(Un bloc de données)
↓
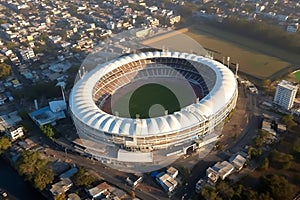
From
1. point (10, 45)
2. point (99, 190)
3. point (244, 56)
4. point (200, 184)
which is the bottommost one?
point (99, 190)

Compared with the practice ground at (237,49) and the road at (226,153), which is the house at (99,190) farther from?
the practice ground at (237,49)

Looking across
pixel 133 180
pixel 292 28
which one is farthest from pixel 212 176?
pixel 292 28

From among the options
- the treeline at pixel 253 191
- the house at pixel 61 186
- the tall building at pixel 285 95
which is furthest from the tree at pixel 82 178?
the tall building at pixel 285 95

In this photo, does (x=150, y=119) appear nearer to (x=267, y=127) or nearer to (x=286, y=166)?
(x=267, y=127)

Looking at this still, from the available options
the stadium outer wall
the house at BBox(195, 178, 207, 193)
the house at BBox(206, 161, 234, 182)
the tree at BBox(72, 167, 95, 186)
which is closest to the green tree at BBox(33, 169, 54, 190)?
the tree at BBox(72, 167, 95, 186)

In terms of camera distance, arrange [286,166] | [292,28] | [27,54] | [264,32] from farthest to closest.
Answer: [292,28], [264,32], [27,54], [286,166]

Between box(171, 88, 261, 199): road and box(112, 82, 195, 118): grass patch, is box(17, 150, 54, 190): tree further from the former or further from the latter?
box(171, 88, 261, 199): road

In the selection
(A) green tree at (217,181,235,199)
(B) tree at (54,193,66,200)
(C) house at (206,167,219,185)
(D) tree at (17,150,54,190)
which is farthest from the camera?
(D) tree at (17,150,54,190)
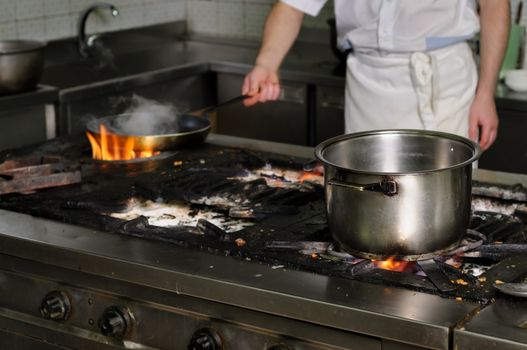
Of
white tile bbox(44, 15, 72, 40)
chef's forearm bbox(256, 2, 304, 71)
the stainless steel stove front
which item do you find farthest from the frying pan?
white tile bbox(44, 15, 72, 40)

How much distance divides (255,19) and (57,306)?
2.93 meters

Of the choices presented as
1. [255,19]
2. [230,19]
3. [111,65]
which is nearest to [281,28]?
[111,65]

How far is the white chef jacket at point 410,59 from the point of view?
274 cm

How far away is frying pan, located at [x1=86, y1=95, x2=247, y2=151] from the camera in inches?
98.8

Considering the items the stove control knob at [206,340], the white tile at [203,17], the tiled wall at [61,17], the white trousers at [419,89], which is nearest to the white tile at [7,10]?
the tiled wall at [61,17]

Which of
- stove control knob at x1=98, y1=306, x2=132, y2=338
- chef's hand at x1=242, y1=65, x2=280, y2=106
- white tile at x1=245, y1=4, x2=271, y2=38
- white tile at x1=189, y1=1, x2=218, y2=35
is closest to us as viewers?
stove control knob at x1=98, y1=306, x2=132, y2=338

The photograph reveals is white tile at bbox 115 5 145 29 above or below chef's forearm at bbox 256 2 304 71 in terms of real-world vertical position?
below

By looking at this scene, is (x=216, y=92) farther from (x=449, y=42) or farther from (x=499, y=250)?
(x=499, y=250)

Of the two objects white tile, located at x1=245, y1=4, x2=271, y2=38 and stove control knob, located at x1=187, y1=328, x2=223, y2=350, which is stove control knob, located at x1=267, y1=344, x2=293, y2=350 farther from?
white tile, located at x1=245, y1=4, x2=271, y2=38

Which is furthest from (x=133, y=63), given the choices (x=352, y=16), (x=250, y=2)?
(x=352, y=16)

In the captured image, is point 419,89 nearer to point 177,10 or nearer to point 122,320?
point 122,320

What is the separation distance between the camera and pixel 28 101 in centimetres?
342

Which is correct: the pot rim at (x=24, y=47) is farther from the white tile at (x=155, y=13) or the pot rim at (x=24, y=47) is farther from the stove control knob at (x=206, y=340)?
the stove control knob at (x=206, y=340)

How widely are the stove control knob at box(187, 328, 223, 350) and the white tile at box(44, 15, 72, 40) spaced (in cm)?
270
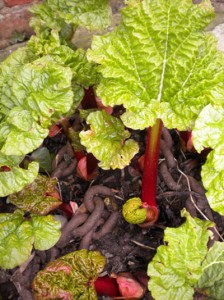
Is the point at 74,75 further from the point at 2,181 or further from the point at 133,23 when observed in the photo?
the point at 2,181

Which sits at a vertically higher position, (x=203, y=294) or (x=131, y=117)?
(x=131, y=117)

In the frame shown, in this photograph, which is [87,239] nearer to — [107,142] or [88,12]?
[107,142]

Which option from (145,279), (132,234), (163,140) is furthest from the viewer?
(163,140)

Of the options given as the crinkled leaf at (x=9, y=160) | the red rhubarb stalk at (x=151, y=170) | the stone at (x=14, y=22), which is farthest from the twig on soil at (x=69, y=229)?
the stone at (x=14, y=22)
↑
*BUT DE LA TÂCHE:*
Recopiez à l'identique toutes les lignes des enregistrements ci-dessus, sans reprendre les images.

*RÉSULTAT FINAL:*
From
1. point (10, 45)
2. point (99, 190)
3. point (244, 56)
4. point (200, 184)
which is the bottommost one?
point (99, 190)

Compared with the practice ground at (237,49) and the road at (226,153), which is the house at (99,190) farther from?
the practice ground at (237,49)

Looking across
pixel 133 180
pixel 292 28
which one is farthest from pixel 212 176?
pixel 292 28

From among the options
- the treeline at pixel 253 191
- the house at pixel 61 186
- the tall building at pixel 285 95
which is furthest from the tree at pixel 82 178?
the tall building at pixel 285 95

In this photo, does (x=150, y=119) appear nearer to (x=267, y=127) or nearer to (x=286, y=166)?
(x=267, y=127)

Looking at this still, from the available options
the stadium outer wall
the house at BBox(195, 178, 207, 193)
the house at BBox(206, 161, 234, 182)
the tree at BBox(72, 167, 95, 186)
which is closest to the green tree at BBox(33, 169, 54, 190)?
the tree at BBox(72, 167, 95, 186)

In terms of camera distance, arrange [286,166] | [292,28] | [27,54] | [264,32] from farthest to closest.
Answer: [292,28], [264,32], [27,54], [286,166]

Between box(171, 88, 261, 199): road and box(112, 82, 195, 118): grass patch, is box(17, 150, 54, 190): tree further from the former or further from the latter?
box(171, 88, 261, 199): road

In the selection
(A) green tree at (217,181,235,199)
(B) tree at (54,193,66,200)
(C) house at (206,167,219,185)
(D) tree at (17,150,54,190)
which is farthest from the camera?
(D) tree at (17,150,54,190)
Of
white tile bbox(44, 15, 72, 40)
chef's forearm bbox(256, 2, 304, 71)
the stainless steel stove front
which item do you find farthest from the frying pan?
white tile bbox(44, 15, 72, 40)

How much distance divides (255,19) and (57,306)?
2.93 meters

Of the choices presented as
1. [255,19]
2. [230,19]
3. [111,65]
which is nearest to [281,28]?
[111,65]

How far is the white chef jacket at point 410,59 from the point of view?
274 cm

How far away is frying pan, located at [x1=86, y1=95, x2=247, y2=151] from the camera in inches?
98.8

Considering the items the stove control knob at [206,340], the white tile at [203,17], the tiled wall at [61,17], the white trousers at [419,89], which is nearest to the white tile at [7,10]?
the tiled wall at [61,17]

Which of
- stove control knob at x1=98, y1=306, x2=132, y2=338
- chef's hand at x1=242, y1=65, x2=280, y2=106
- white tile at x1=245, y1=4, x2=271, y2=38
- white tile at x1=189, y1=1, x2=218, y2=35
is closest to us as viewers?
stove control knob at x1=98, y1=306, x2=132, y2=338

The photograph reveals is white tile at bbox 115 5 145 29 above or below chef's forearm at bbox 256 2 304 71 in terms of real-world vertical position?
below

By looking at this scene, is (x=216, y=92) farther from (x=449, y=42) or farther from (x=499, y=250)?
(x=499, y=250)

Of the two objects white tile, located at x1=245, y1=4, x2=271, y2=38 and stove control knob, located at x1=187, y1=328, x2=223, y2=350, which is stove control knob, located at x1=267, y1=344, x2=293, y2=350 farther from?
white tile, located at x1=245, y1=4, x2=271, y2=38

Which is furthest from (x=133, y=63), given the choices (x=352, y=16), (x=250, y=2)?
(x=352, y=16)

In the captured image, is point 419,89 nearer to point 177,10 or nearer to point 122,320?
point 122,320

What is the separation distance between the camera and pixel 28 101 in centimetres?
342

Which is correct: the pot rim at (x=24, y=47) is farther from the white tile at (x=155, y=13) or the pot rim at (x=24, y=47) is farther from the stove control knob at (x=206, y=340)?
the stove control knob at (x=206, y=340)

How widely are the stove control knob at box(187, 328, 223, 350) and the white tile at box(44, 15, 72, 40) spaced (in cm)?
270
Is the point at 74,75 further from the point at 2,181 or further from the point at 133,23 when observed in the photo?
the point at 2,181

Which sits at a vertically higher position, (x=203, y=294) or (x=131, y=117)?
(x=131, y=117)

In the frame shown, in this photograph, which is [87,239] nearer to — [107,142] or [88,12]?
[107,142]

Which option from (145,279), (132,234), (163,140) is furthest from the viewer?
(163,140)

Of the options given as the crinkled leaf at (x=9, y=160) | the red rhubarb stalk at (x=151, y=170) | the stone at (x=14, y=22), which is farthest from the twig on soil at (x=69, y=229)?
the stone at (x=14, y=22)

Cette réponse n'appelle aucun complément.